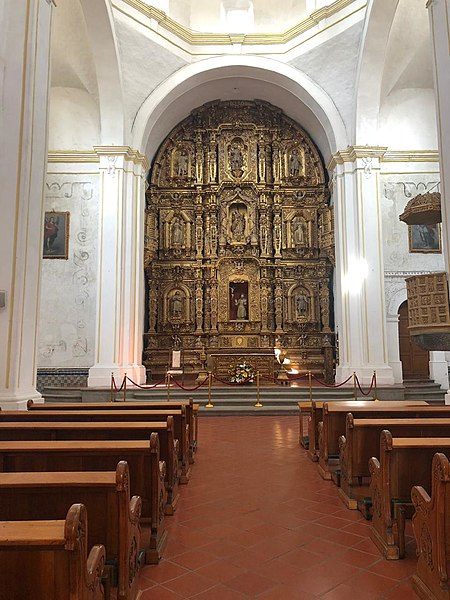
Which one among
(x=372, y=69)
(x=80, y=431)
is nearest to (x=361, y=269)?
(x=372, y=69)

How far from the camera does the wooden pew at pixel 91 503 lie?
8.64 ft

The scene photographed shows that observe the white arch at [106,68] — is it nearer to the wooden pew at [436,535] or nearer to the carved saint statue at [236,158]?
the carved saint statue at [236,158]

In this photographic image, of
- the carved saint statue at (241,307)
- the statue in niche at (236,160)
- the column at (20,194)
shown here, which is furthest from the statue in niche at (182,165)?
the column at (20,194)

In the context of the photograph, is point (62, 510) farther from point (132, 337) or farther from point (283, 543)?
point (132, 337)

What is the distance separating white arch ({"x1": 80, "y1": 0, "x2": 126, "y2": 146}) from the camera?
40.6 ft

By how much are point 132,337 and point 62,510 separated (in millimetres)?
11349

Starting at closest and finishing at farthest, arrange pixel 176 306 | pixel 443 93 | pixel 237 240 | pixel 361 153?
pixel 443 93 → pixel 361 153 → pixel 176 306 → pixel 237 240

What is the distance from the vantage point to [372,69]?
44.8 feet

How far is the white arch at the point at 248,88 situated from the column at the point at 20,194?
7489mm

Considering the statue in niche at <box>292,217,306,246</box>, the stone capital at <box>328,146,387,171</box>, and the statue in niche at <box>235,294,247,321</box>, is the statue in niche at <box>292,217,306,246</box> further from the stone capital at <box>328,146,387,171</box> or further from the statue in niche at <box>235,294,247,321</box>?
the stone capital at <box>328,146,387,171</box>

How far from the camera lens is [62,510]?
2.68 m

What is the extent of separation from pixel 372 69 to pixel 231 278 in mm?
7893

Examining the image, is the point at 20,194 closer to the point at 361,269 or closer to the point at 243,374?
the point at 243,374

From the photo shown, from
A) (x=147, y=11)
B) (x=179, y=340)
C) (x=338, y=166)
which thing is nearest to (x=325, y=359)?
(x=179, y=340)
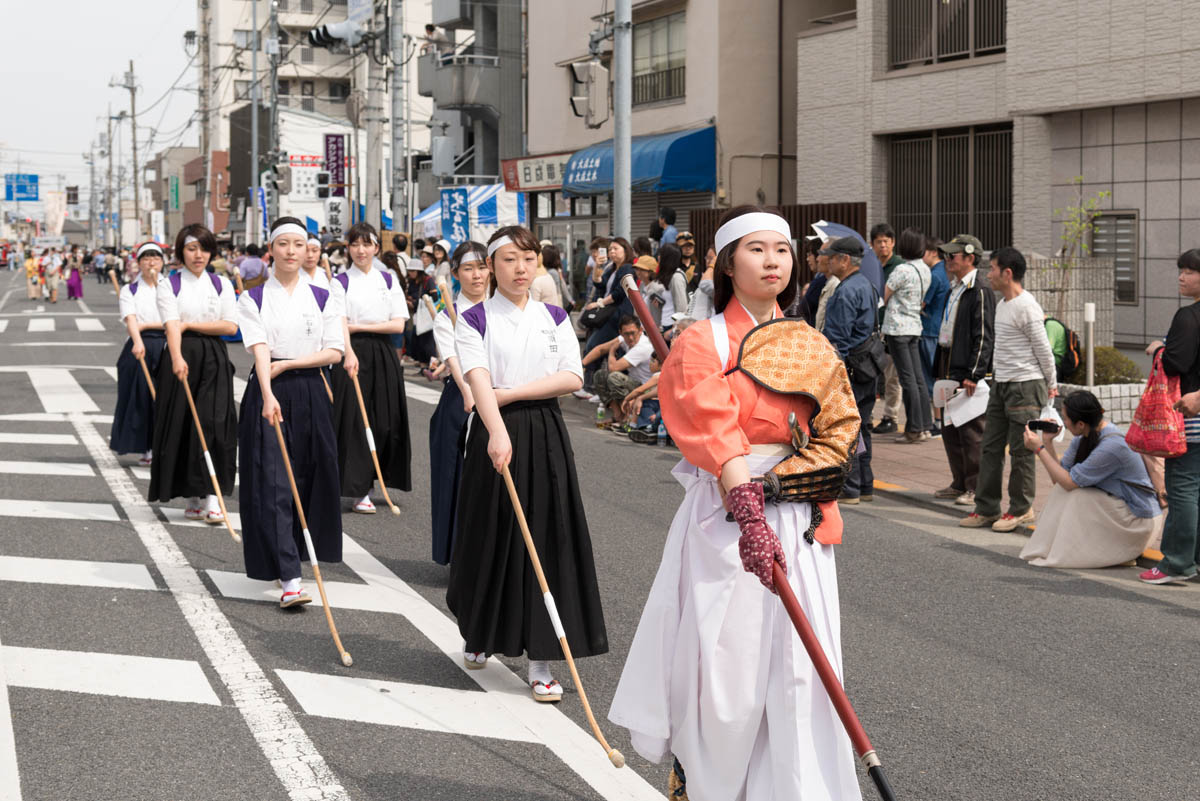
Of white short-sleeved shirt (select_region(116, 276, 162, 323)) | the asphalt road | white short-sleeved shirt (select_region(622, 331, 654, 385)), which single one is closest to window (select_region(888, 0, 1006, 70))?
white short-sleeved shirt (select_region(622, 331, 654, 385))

---

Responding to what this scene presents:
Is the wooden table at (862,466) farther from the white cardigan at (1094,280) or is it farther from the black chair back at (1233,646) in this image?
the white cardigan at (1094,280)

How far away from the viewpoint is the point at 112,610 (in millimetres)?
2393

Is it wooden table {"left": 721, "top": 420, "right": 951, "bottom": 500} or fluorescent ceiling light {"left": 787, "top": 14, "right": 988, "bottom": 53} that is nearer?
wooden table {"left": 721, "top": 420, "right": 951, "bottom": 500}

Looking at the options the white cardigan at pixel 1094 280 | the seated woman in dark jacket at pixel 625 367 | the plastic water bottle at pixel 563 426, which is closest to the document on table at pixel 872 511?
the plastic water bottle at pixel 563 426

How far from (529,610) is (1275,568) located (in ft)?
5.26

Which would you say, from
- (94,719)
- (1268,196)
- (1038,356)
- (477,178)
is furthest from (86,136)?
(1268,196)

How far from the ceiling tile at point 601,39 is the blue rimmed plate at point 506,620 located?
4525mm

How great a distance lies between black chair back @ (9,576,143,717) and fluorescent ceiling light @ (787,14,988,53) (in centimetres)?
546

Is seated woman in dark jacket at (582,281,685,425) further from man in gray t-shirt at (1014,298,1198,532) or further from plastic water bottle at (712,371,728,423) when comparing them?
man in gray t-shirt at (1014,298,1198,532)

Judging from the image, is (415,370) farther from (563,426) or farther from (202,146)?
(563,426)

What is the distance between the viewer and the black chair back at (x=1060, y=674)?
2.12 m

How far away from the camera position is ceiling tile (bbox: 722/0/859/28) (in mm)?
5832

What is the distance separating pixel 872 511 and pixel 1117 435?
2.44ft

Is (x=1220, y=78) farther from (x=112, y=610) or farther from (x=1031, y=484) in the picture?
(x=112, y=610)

...

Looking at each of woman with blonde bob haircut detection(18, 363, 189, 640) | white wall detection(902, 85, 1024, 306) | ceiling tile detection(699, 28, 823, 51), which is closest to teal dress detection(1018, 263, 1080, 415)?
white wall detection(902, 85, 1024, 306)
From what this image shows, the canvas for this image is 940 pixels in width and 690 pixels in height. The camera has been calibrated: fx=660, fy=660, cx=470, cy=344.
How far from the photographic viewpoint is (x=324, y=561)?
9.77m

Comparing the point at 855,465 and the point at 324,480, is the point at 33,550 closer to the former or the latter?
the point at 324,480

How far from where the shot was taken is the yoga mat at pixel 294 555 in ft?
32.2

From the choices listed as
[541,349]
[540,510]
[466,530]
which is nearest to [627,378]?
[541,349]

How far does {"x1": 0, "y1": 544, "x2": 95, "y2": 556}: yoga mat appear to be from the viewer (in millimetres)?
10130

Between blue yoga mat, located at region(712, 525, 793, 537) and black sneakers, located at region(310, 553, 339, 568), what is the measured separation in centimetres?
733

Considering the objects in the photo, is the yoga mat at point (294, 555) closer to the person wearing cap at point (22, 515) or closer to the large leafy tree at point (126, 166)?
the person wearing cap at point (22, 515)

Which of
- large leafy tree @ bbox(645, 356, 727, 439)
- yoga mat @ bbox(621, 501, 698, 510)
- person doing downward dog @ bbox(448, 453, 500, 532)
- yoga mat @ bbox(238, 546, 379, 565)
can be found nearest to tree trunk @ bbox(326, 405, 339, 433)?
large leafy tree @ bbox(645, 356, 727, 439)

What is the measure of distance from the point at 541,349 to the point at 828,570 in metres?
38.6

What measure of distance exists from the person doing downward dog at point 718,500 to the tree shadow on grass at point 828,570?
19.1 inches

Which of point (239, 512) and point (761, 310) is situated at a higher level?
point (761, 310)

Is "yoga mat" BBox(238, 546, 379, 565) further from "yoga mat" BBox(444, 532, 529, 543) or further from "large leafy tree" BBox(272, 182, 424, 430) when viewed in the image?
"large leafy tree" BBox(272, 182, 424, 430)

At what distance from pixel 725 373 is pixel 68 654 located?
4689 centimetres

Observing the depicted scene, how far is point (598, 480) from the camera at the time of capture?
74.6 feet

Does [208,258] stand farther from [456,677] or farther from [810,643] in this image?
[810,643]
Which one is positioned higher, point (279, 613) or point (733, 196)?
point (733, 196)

[Exercise aim]
State how many lines of the records contain the word "furthest". Give only the number.

[Solution for this task]
2